RECORDS SHOWN =>

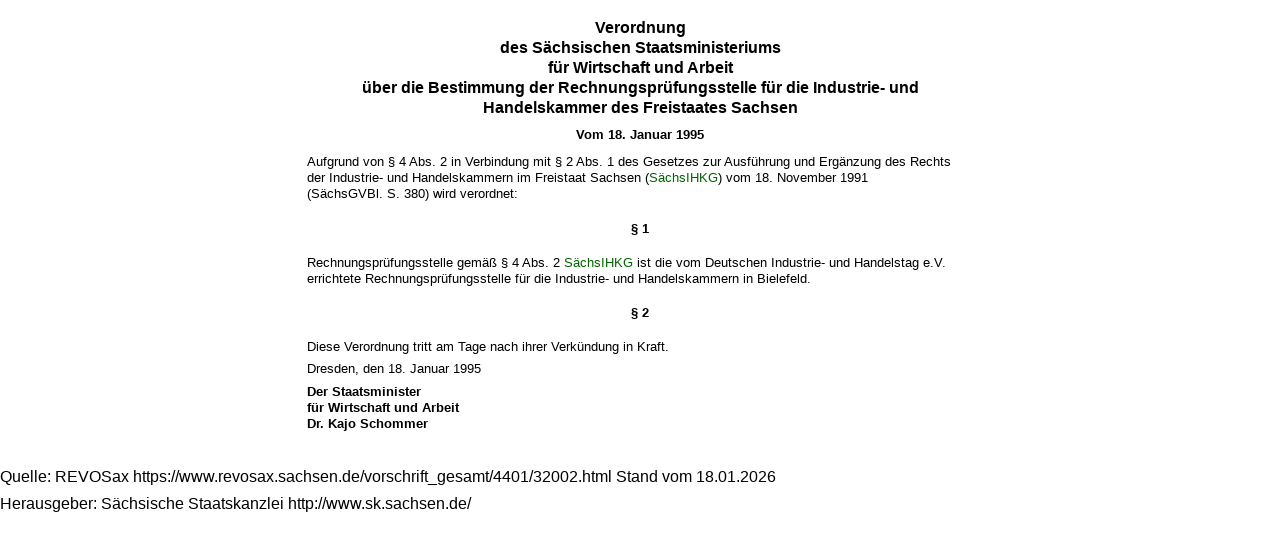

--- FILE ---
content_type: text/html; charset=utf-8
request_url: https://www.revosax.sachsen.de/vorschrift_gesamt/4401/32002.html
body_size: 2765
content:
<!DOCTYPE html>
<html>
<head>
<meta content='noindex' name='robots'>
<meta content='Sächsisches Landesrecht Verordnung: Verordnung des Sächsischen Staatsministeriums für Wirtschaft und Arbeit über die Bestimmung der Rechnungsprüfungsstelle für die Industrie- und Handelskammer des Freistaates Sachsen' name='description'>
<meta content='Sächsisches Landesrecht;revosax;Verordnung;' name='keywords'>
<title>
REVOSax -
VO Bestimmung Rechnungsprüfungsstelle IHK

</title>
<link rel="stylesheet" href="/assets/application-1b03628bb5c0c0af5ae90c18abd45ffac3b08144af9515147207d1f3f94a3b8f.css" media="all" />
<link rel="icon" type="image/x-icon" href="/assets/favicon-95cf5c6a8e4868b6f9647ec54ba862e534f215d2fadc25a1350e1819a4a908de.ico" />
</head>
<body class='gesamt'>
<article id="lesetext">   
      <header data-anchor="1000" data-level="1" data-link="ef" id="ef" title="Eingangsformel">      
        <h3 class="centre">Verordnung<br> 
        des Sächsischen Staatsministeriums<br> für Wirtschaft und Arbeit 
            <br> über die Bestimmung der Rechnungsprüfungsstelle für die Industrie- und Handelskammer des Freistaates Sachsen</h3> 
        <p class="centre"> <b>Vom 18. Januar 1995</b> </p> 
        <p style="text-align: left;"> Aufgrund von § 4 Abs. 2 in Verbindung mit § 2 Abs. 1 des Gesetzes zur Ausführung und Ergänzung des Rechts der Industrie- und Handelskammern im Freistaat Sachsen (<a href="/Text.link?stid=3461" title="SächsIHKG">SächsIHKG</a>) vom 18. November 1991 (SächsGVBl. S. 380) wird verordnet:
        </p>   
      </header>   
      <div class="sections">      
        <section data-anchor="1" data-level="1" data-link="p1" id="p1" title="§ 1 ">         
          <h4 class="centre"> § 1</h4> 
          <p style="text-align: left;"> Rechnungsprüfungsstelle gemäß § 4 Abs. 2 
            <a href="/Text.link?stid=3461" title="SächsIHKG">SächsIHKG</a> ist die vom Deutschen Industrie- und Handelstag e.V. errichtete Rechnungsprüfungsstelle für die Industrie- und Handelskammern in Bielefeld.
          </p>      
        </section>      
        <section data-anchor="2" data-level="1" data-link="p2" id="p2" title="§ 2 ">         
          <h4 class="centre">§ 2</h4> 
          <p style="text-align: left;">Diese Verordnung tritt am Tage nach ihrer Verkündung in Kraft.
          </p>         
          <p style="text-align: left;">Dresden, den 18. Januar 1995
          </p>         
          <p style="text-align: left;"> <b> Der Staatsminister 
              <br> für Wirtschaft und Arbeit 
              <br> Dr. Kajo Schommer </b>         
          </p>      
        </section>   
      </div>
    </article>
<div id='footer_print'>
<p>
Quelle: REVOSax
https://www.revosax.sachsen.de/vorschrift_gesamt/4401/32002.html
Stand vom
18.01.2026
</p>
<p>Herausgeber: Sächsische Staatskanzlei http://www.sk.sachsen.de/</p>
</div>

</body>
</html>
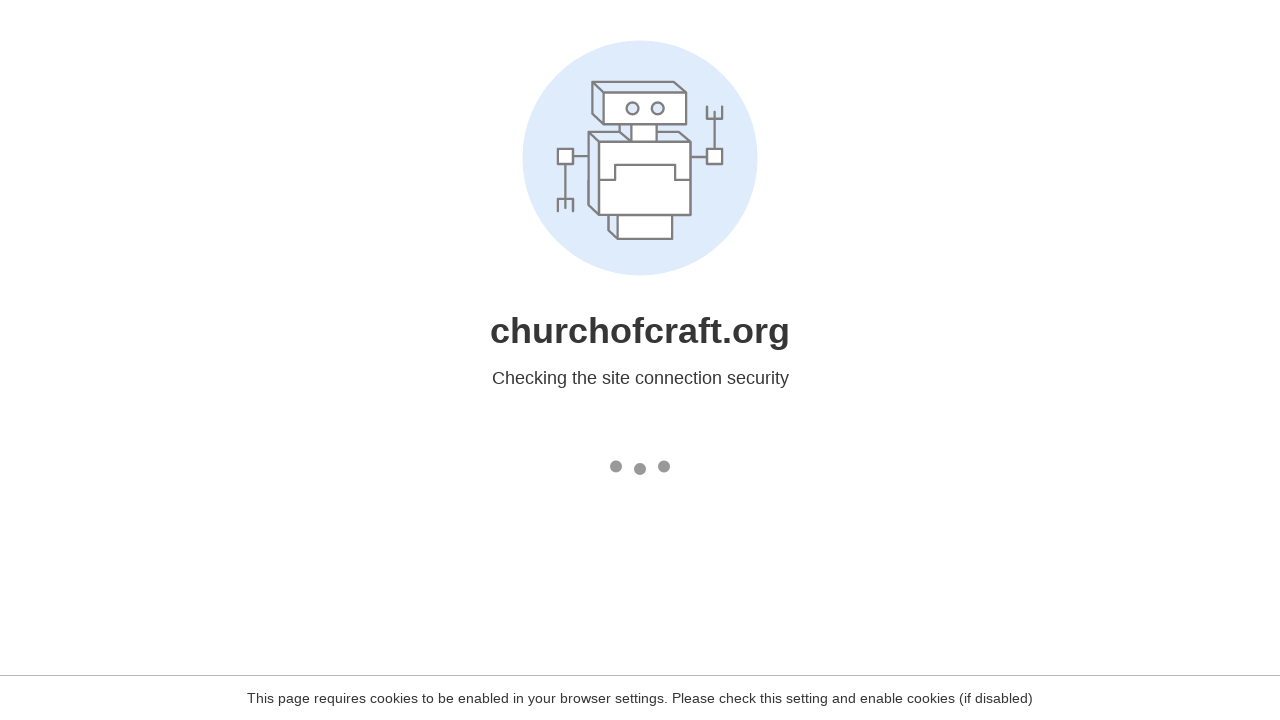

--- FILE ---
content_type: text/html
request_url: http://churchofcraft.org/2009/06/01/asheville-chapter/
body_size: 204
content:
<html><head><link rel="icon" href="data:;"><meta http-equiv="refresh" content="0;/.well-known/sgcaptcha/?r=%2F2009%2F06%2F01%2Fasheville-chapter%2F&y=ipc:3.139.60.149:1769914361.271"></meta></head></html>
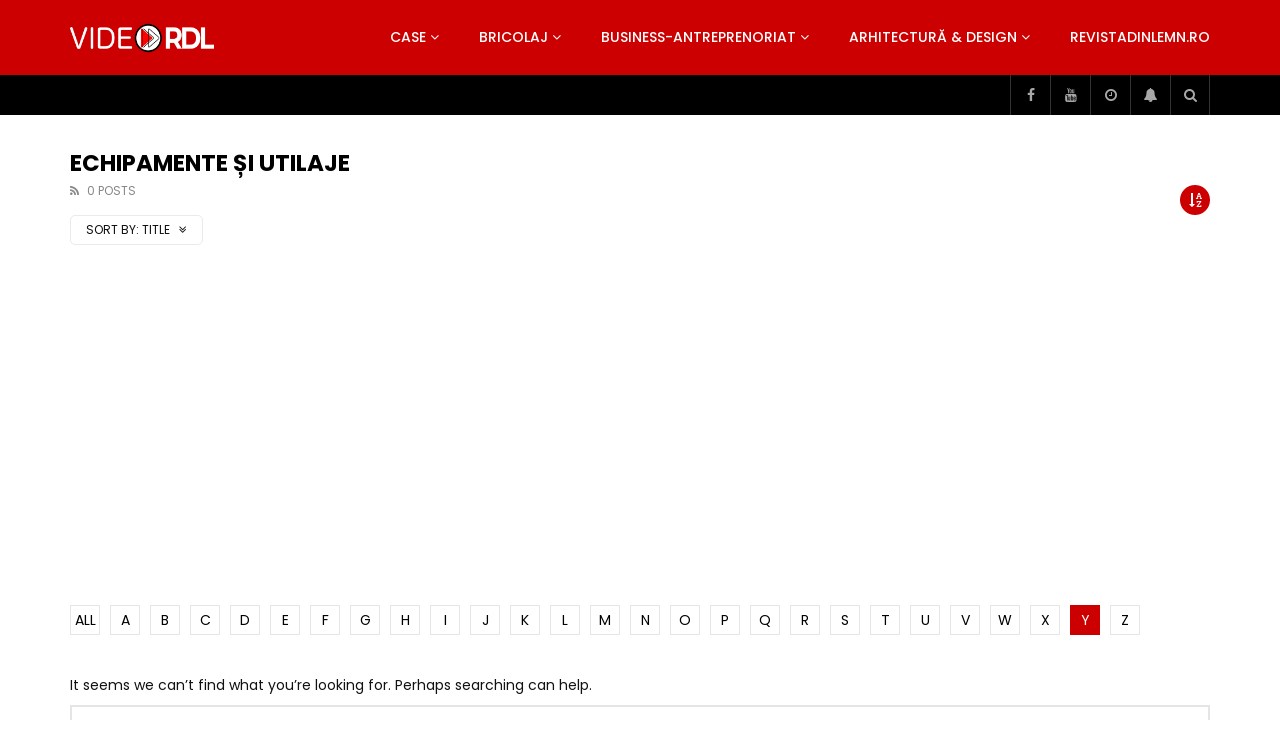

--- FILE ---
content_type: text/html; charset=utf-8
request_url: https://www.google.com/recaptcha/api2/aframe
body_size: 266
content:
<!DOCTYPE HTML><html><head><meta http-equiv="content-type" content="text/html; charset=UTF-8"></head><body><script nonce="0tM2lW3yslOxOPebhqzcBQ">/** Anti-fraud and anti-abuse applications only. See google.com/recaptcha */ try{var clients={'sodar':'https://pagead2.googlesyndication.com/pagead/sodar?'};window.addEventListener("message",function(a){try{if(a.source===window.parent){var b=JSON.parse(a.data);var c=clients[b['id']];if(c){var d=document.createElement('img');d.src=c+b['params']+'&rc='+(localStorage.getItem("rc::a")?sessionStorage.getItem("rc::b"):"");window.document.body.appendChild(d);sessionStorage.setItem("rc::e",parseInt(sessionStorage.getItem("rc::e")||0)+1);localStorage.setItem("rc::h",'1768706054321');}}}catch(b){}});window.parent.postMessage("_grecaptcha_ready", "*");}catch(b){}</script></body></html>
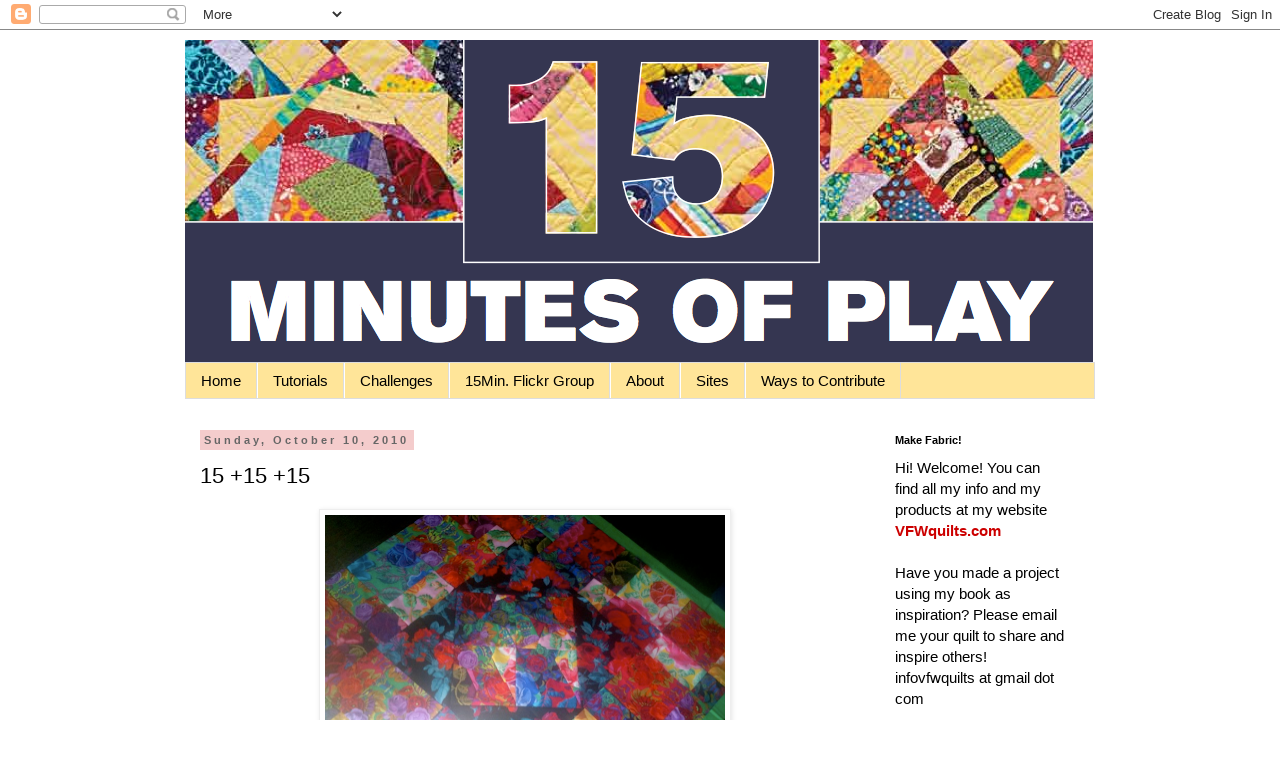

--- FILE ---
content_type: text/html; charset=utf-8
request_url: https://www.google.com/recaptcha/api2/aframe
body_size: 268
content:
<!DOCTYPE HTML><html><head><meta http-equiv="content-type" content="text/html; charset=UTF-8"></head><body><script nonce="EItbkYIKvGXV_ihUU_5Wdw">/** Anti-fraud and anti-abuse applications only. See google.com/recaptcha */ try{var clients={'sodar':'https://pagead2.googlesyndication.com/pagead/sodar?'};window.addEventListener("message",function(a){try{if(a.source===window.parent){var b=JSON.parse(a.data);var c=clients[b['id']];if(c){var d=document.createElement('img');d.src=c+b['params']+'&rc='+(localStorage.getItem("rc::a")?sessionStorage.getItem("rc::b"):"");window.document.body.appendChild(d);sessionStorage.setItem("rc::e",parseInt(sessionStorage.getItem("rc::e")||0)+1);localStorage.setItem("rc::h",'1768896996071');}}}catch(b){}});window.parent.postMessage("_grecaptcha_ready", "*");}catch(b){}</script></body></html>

TASK PROMPT => Reproduce exactly the lines running from the one with "body_size: 268" to the last line of the listing above. Add nothing else.

EXERCISE RESPONSE =>
body_size: 268
content:
<!DOCTYPE HTML><html><head><meta http-equiv="content-type" content="text/html; charset=UTF-8"></head><body><script nonce="EItbkYIKvGXV_ihUU_5Wdw">/** Anti-fraud and anti-abuse applications only. See google.com/recaptcha */ try{var clients={'sodar':'https://pagead2.googlesyndication.com/pagead/sodar?'};window.addEventListener("message",function(a){try{if(a.source===window.parent){var b=JSON.parse(a.data);var c=clients[b['id']];if(c){var d=document.createElement('img');d.src=c+b['params']+'&rc='+(localStorage.getItem("rc::a")?sessionStorage.getItem("rc::b"):"");window.document.body.appendChild(d);sessionStorage.setItem("rc::e",parseInt(sessionStorage.getItem("rc::e")||0)+1);localStorage.setItem("rc::h",'1768896996071');}}}catch(b){}});window.parent.postMessage("_grecaptcha_ready", "*");}catch(b){}</script></body></html>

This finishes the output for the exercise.